Big Data and the Internet of Things

I recently wrote about the amazing amount of data being produced by people on the internet or mobile web. For example, every minute, YouTube gets 48 hours of video uploads, and nearly a quarter of a billion emails are sent… yes that’s what people do every minute.

However, that pales in comparison to the amount of data that will soon be generated by things – sensors, machines, monitors, switches and so on. Scroll down the infographic (from 2011) below, from CISCO, to see the immensity of big data that will soon be flowing from the Internet of Things.

As you can see, when farmers attach health monitors to cattle, each one sends 200MB of data per year. Apparently the total number of cattle in the US was 89.3 million. If every head of cattle had such a monitor that would result in over 16 petabytes of data collected annually.
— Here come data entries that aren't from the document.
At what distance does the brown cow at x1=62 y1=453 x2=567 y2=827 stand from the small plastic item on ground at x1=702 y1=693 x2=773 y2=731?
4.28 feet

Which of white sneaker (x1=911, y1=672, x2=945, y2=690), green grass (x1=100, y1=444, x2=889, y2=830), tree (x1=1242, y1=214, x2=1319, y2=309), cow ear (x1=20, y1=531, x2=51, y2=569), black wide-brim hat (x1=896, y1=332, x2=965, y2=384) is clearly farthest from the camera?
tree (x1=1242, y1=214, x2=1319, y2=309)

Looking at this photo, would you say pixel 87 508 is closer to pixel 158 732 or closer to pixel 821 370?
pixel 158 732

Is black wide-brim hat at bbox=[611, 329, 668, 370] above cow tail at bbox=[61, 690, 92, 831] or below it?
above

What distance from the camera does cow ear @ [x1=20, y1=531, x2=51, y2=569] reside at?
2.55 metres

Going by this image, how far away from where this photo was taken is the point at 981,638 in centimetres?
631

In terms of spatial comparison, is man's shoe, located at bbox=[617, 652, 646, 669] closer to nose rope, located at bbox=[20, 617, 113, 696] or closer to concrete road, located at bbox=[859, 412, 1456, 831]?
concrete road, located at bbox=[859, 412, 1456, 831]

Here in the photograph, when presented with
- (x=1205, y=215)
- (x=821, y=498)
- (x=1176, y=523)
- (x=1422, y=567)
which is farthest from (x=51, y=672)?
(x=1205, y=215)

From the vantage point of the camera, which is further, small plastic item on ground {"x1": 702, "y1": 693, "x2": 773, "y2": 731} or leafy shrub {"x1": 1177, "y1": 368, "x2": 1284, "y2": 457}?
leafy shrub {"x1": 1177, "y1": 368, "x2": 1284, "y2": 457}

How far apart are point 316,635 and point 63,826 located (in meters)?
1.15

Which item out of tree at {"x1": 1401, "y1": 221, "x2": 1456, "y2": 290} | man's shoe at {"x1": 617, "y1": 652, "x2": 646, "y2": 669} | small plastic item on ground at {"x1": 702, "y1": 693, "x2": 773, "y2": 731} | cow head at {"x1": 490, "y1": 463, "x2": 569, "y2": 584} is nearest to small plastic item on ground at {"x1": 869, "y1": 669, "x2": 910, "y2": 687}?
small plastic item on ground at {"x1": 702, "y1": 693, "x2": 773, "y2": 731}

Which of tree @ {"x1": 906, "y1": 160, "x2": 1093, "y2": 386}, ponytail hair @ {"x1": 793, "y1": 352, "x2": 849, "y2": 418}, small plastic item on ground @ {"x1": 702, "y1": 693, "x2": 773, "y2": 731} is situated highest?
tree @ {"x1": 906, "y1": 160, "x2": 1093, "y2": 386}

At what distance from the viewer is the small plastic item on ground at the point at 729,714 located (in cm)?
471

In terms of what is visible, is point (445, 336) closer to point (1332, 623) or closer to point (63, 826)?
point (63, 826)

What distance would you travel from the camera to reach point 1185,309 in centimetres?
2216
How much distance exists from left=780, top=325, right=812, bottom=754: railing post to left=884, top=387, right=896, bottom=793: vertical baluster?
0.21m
A petabyte is about a billion megabytes. That’s big data.

Another example on the graphic, and written about last year, is that we could track every heartbeat of every person, using wearable heart monitors.

When we used to talk about “Data” (with a capital D) we might imagine research data from scientific endeavors, or corporate data tracking sales orders or factory output. Data was tracked because it was intrinsic to the activities that are central to our daily toil. Now data is extrinsic, coming from outside – whether generated by people (YouTube videos and emails) or machines (energy sensors, health sensors, traffic sensors).

The fact that we are interested in, and able to utilize, data coming to us from outside our immediate sphere of influence is what defines the age of big data.


Lots of data, all the time

This infographic is already, no doubt, out of date. It is from last June, but was probably out of date in July! People ask where big data comes from. This is a partial answer – as this is “just” data generated on the web and related web-facing activity. However, it starts to give you a feeling about where all this big data (data growing fast than Moore’s law) is coming from.

  How Much Data is Created Every Minute?
Infographic by Visual News

Big data doesn’t mean right answers

My friend Judah Levine sent me a link to this great article in InfoWorld “Big data's pitfall: Answers that are clear, compelling, and wrong”.

This reminded me of an article which I really enjoyed from The Atlantic “The Data Vigilante” which is about small data as much as big, but clearly is relevant for the big data world.

All this is to say that big data amplifies the problems of garbage-in, garbage-out, but introduces other more complex problems too. Big data, almost by definition, requires statistical analysis (it’s too big to just look at). How many of us, however, really know enough statistics to know the right analysis to conduct. The chart below from the Psychology Department web page at Muhlenberg College shows some simple examples.

If you read about big data proving this, that, or the other result, can you get a feel for whether any of these problems might be obfuscating the truth?